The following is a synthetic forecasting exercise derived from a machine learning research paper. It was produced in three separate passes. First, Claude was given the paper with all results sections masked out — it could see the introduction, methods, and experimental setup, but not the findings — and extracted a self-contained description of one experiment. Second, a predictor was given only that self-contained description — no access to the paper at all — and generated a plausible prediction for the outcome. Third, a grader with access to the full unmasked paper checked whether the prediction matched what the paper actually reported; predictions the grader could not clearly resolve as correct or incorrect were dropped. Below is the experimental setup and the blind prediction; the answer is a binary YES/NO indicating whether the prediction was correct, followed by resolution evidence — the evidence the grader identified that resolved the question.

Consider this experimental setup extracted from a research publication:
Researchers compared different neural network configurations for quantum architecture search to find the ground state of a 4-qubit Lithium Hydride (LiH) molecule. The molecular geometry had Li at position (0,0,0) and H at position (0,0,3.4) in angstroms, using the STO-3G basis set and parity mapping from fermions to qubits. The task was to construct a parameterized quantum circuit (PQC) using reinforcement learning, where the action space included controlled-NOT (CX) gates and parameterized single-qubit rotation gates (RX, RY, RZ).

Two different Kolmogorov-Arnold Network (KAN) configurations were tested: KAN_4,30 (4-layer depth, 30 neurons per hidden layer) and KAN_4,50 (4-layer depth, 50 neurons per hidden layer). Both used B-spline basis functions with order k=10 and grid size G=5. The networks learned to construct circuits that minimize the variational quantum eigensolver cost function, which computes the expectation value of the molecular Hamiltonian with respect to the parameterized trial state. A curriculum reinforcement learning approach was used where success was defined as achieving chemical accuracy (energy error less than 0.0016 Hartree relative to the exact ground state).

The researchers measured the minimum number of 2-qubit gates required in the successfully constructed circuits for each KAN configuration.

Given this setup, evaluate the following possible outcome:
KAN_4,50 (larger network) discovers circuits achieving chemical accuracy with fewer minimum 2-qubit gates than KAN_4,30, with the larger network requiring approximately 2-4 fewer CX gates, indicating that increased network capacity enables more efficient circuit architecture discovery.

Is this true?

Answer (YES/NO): YES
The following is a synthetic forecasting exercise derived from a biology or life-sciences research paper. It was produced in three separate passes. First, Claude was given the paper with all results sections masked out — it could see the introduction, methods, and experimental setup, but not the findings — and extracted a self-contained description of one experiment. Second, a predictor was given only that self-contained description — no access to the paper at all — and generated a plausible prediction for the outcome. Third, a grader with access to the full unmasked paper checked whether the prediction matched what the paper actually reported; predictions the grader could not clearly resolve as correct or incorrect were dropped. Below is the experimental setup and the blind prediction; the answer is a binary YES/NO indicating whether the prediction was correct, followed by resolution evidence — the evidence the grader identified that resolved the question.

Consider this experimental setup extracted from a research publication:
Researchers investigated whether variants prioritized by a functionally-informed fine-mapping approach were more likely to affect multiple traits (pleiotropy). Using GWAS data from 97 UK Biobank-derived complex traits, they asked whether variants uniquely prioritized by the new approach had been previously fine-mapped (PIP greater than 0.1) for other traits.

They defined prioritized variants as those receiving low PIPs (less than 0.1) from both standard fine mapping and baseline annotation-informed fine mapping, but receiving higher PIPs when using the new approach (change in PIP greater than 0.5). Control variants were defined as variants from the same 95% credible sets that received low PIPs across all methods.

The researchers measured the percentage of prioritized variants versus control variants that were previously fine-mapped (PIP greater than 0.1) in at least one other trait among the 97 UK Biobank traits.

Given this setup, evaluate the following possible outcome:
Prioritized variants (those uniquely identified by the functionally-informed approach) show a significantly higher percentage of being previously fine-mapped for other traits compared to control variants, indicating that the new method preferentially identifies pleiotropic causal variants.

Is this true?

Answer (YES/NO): YES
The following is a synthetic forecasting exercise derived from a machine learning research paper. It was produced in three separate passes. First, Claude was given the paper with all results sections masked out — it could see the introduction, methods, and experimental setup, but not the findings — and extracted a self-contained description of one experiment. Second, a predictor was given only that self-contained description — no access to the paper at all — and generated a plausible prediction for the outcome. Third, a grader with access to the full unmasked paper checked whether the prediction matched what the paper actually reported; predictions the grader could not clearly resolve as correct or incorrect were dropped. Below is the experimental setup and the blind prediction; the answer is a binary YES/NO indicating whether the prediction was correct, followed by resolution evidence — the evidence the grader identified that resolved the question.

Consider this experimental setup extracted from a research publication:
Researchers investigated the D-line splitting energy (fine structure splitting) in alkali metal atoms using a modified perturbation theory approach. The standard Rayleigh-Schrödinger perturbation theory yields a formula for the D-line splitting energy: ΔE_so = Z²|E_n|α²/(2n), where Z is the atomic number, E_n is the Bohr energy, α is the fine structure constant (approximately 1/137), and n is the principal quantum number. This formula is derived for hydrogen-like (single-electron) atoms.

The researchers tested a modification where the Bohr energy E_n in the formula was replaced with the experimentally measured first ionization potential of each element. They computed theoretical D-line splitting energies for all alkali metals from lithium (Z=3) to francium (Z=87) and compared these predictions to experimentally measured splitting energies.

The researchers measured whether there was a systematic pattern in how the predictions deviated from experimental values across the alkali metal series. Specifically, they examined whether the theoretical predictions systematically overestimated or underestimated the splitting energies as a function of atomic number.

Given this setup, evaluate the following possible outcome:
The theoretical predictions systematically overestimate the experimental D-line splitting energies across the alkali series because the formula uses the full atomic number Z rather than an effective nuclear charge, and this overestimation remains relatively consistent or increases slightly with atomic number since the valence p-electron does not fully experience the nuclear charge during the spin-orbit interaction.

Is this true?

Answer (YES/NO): NO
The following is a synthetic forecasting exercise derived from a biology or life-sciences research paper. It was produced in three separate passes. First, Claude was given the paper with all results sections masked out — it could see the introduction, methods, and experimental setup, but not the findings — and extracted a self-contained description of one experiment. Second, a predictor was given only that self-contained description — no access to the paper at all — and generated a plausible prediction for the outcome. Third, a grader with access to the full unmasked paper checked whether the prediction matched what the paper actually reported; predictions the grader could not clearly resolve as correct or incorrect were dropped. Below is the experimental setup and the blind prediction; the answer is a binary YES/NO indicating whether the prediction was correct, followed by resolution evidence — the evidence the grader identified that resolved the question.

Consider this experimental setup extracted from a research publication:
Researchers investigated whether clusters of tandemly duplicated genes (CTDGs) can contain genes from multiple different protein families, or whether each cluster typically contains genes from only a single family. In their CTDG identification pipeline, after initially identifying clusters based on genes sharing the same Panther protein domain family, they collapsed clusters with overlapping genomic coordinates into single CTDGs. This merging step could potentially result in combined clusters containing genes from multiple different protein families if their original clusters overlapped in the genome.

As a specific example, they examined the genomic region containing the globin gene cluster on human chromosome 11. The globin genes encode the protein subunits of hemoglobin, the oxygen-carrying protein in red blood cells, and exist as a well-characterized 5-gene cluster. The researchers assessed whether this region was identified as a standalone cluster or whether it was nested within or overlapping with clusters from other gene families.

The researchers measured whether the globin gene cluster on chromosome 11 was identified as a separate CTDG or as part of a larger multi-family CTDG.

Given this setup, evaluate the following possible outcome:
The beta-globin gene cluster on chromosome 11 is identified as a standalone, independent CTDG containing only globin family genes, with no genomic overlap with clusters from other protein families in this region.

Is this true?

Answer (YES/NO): NO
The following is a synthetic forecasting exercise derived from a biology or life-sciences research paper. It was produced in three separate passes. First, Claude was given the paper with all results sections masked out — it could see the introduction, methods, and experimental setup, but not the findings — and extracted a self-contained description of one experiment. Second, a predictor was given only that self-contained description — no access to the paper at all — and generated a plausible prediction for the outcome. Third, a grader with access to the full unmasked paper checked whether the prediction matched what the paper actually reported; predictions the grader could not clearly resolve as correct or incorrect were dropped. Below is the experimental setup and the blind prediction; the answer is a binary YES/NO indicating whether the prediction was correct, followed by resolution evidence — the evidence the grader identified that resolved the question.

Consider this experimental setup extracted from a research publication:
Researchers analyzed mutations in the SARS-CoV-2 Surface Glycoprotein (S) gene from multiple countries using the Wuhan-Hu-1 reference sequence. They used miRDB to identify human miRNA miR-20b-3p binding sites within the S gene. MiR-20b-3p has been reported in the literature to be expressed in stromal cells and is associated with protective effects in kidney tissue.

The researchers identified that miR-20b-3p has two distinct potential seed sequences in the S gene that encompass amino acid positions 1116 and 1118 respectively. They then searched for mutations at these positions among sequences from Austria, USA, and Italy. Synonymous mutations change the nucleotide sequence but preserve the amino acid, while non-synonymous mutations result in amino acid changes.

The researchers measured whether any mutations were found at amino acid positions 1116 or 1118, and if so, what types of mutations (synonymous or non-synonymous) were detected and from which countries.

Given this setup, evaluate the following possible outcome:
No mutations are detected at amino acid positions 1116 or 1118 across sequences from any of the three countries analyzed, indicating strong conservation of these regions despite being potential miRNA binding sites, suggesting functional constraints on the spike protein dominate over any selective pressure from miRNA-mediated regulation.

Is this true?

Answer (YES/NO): NO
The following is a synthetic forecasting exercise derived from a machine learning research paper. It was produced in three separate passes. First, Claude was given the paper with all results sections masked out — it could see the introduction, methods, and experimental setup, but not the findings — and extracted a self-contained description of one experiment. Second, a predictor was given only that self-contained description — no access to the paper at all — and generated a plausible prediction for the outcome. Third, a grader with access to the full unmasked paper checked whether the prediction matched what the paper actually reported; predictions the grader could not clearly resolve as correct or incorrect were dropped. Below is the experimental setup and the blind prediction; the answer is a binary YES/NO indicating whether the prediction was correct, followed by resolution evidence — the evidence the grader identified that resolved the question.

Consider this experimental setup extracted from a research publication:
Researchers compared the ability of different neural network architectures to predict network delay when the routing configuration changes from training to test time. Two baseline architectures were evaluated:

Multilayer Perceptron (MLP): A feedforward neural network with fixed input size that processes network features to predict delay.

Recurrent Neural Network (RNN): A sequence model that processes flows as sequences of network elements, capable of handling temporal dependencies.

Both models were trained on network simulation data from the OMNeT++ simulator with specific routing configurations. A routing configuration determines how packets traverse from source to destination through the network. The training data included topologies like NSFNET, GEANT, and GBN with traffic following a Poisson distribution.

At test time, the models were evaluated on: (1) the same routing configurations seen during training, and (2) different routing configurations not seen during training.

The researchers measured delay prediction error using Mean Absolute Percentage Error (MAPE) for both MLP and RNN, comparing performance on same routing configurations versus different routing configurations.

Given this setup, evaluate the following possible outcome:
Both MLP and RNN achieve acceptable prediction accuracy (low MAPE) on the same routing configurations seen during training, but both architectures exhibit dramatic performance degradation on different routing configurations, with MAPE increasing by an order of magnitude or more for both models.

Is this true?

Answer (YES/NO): NO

==============================

### The problem
The lines you need are those containing "versus"; find them in the records and copy them.

### Your response
The researchers measured the percentage of prioritized variants versus control variants that were previously fine-mapped (PIP greater than 0.1) in at least one other trait among the 97 UK Biobank traits.
The researchers measured delay prediction error using Mean Absolute Percentage Error (MAPE) for both MLP and RNN, comparing performance on same routing configurations versus different routing configurations.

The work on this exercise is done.